───── Excerto do texto ─────

Afinal, David Hume argumentou que «não é contrário à razão preferir a
destruição do mundo inteiro a arranhar o meu dedo». Se essa razão puder
ser invocada, ainda hei de de ouvir alguém fazê-lo, salvo as poucas pessoas que
nutrem o sentimento estranho a que Hume chama de «sentimento de companheirismo»,
sentimento que Jane, aparentemente, não nutre.
A
fortiori, então, dos sete mil milhões e meio de pessoas no
mundo, existe pelo menos uma –vamos chamar-lhe Dick – que prefere continuar a viver,
mas cuja qualidade de vida – de acordo com a sua própria medida – que é a única
que o afirma como agente autónomo – seria melhorada pelo próprio AGW ou por
aquilo que no AGW constitui um efeito antecipado mas autónomo. Segue-se,
portanto que, de forma não muito diferente do que acontece com quase tudo no
mundo, o próprio AGW – ou o que deste resulta ou no que este resulta – está
destinado a produzir vencidos e vencedores.
Pode
muito bem ser que, a curto prazo, haja mais vencidos do que vencedores, ou de que
os vencidos percam mais do que o que ganham os vencedores. Mas, o que significa
isto para o Dick? Pode mesmo ser que, a longo prazo, até o Dick perca. Mas o
que significa isso para a Jane?
Um
indivíduo pode estar enganado sobre qual dos dois ele poderá ser. Mas isso
acontece com qualquer escolha que se faça sob uma incerteza, seja ela uni ou
bidimensional. O que se segue, no entanto, é que o que há a fazer, se é que há
algo a fazer, a respeito do AGW é uma decisão política, sujeita às
mesmas forças de qualquer outra – a saber, o conflito de interesses. Uma pessoa
pode esperar que os interesses do outro, como ela os vê, se encaixem nos seus.
Mas isso é exibir uma grande indignação moral quando a sua não revela a
maturidade moral de uma criança de três anos.
Ora,
como qualquer teórico da escolha racional lhe dirá, geralmente existe uma
desconexão radical entre as preferências declaradas e as preferências reveladas.
Quais são, pois, as suas verdadeiras preferências? Eu optaria pelas últimas. Assim,
quando alguém me diz que prefere determinados fins, mas persegue sempre outros,
tendo a suspeitar que essa pessoa realmente não prefere o que pensa que
prefere.
Mas
há uma ressalva importante. Eu preferiria passar a tarde a limpar as ruas do
bairro se um número suficiente de vizinhos se juntasse a mim. No entanto, se eles
não se quiserem juntar –e não querem – prefiro, em vez disso, assistir a um
jogo de futebol. É isso o que queremos dizer ao falar de um problema de acção
colectiva. E a falha em resolver esses problemas produz o que Garret Hardin
chamou «a tragédia dos bens comuns». Não posso carregar a acusação de hipocrisia
àqueles que até fariam alguma coisa em relação ao AGW, mas não o fazem
porque, na ausência de outras pessoas para seguir o exemplo – que não seguem –,
os seus esforços seriam desperdiçados. Isto descreve a maioria dos meus
colegas. E, provavelmente, dos seus também.

───── Listagem fornecida ─────

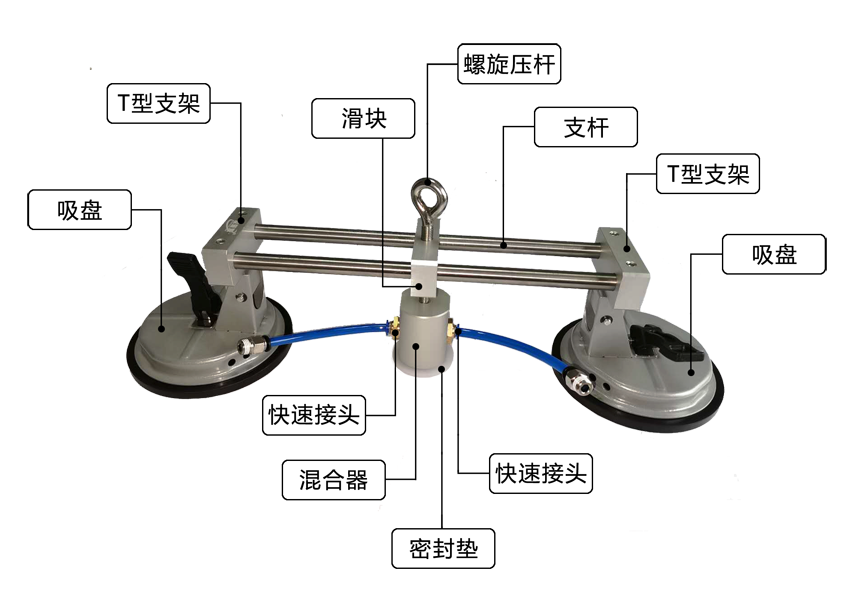 螺旋压杆

T型支架

滑块

支杆

T型支架

吸盘

吸盘

快速接头

混合器

快速接头

密封垫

─────

■ Tarefas a realizar:
1. Devolva, sem qualquer alteração, o trecho do excerto sobre o AGW que começa nas palavras que contêm "Afinal, David Hume" e termina em "aparentemente, não nutre.".
2. Enumere todas as pessoas que o excerto sobre o AGW menciona pelo nome.
3. Em uma a três frases, explique por que motivo o excerto sobre o AGW recusa acusar de hipocrisia quem até faria alguma coisa em relação ao AGW mas não o faz.

■ Respostas por tarefa:
1.
Afinal, David Hume argumentou que «não é contrário à razão preferir a
destruição do mundo inteiro a arranhar o meu dedo». Se essa razão puder
ser invocada, ainda hei de de ouvir alguém fazê-lo, salvo as poucas pessoas que
nutrem o sentimento estranho a que Hume chama de «sentimento de companheirismo»,
sentimento que Jane, aparentemente, não nutre.

2. David Hume, Jane, Dick, Garret Hardin

3. Essas pessoas não agem porque não há outras que sigam o seu exemplo, e nesse caso os seus esforços seriam desperdiçados. O excerto apresenta isto como um problema de acção colectiva.